There’s no doubt that this happens in music. Many of the critical darlings of the music industry are record collectors. From Stereolab to Beck to the Beastie Boys to DJ Shadow – groundbreaking albums are created by musicians who love listening to music as much as they love playing it.
This is the underlying joy of LCD Soundsystem’s works, including their new record, “Sound of Silver.” James Murphy, LCD Soundsystem front man and producer for pioneering DFA records, put his record-store employee credentials on proud display on the bonus disk of his first record with the hipster-slapstick track, “Losing My Edge.” Throwing around a series of bored announcements about the shows he’s been to and bemoaning the fact that everyone younger than himself is already coming up with better ideas, the track is as hilarious as it is insightful about what makes these records so good.
The album mixes the electronic sensibilities of a generation raised on jokes about disco and dares to inject liquid bell-bottoms into the veins of punk boys with Mohawks. While there aren’t any trashed guitars or screaming about anarchy on display here, the spirit of irony and subversion is running loose through all nine tracks.

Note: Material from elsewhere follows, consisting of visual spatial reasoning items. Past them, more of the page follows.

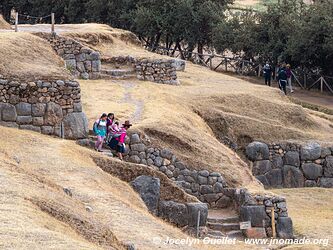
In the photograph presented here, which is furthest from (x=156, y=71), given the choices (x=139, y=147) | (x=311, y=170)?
(x=139, y=147)

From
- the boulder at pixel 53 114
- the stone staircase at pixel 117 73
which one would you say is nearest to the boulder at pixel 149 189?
the boulder at pixel 53 114

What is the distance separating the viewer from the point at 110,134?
22766 mm

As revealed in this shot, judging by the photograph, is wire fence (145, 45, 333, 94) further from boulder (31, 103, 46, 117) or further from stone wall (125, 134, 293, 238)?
boulder (31, 103, 46, 117)

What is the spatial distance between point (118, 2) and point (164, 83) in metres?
22.8

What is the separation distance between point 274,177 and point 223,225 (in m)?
7.78

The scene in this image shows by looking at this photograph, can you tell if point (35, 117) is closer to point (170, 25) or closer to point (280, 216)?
point (280, 216)

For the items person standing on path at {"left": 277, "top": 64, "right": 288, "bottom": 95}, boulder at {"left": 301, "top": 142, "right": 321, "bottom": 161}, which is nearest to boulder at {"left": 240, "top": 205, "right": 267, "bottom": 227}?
boulder at {"left": 301, "top": 142, "right": 321, "bottom": 161}

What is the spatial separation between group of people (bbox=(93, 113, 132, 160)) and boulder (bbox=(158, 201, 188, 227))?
256 centimetres

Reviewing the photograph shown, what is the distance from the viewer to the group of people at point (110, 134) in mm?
22484

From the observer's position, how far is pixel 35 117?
22.9 m

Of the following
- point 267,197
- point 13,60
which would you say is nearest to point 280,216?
point 267,197

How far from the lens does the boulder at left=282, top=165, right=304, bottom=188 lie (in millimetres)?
29391

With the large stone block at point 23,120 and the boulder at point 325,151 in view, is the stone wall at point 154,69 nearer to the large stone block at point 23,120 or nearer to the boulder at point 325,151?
the boulder at point 325,151

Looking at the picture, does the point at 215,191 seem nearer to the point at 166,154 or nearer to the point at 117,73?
the point at 166,154
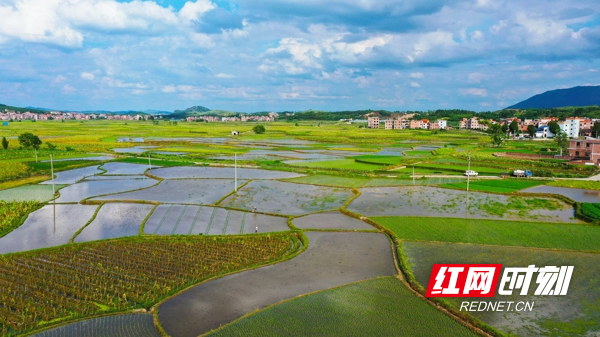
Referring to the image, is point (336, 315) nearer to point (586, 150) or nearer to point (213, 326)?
point (213, 326)

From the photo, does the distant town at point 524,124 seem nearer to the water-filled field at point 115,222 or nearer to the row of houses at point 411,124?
the row of houses at point 411,124

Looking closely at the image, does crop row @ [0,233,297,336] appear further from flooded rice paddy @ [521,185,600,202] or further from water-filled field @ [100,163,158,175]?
water-filled field @ [100,163,158,175]

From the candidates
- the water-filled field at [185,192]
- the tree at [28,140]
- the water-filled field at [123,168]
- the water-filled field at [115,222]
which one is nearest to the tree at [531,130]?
the water-filled field at [185,192]

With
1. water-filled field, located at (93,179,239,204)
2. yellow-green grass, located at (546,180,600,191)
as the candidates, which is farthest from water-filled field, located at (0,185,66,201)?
→ yellow-green grass, located at (546,180,600,191)

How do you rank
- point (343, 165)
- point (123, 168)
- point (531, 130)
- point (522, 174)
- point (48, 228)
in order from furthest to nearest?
point (531, 130) < point (343, 165) < point (123, 168) < point (522, 174) < point (48, 228)

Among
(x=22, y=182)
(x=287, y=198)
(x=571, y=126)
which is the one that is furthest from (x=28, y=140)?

There’s earnestness, too. The standout track, “Someone Great,” is as sincere as Murphy gets on this record. Chimes and buzzy synths provide an anthem of regret over dumb mistakes that prematurely end the most important relationships – “and it keeps coming, and it keeps coming, and it keeps coming till the day it stops.” If there is a song that captures this sense of repentance more aptly, it has yet to have graced my ears.
While the album is dark, it is also deeply soaked in irony. It is a chewy kind of irony. The kind that coats the surface of the friends who genuinely love you, but are also infinitely cooler than you could ever hope to be.
As a kid from a nowhere town in New Hampshire, my first trips into the big city were always full of that kind of bliss. Driving around at 2 a.m., surrounded by skyscrapers where there used to be trees, it was impossible not to harbor the conviction that life had more possibility than I had ever imagined. It’s the kind of meaning you find, somehow, despite the fact that your night consisted of nightclubs, stumbling around on empty city streets and finally sitting down to a late night breakfast slam. “Sound of Silver” is the perfect soundtrack to those revelations.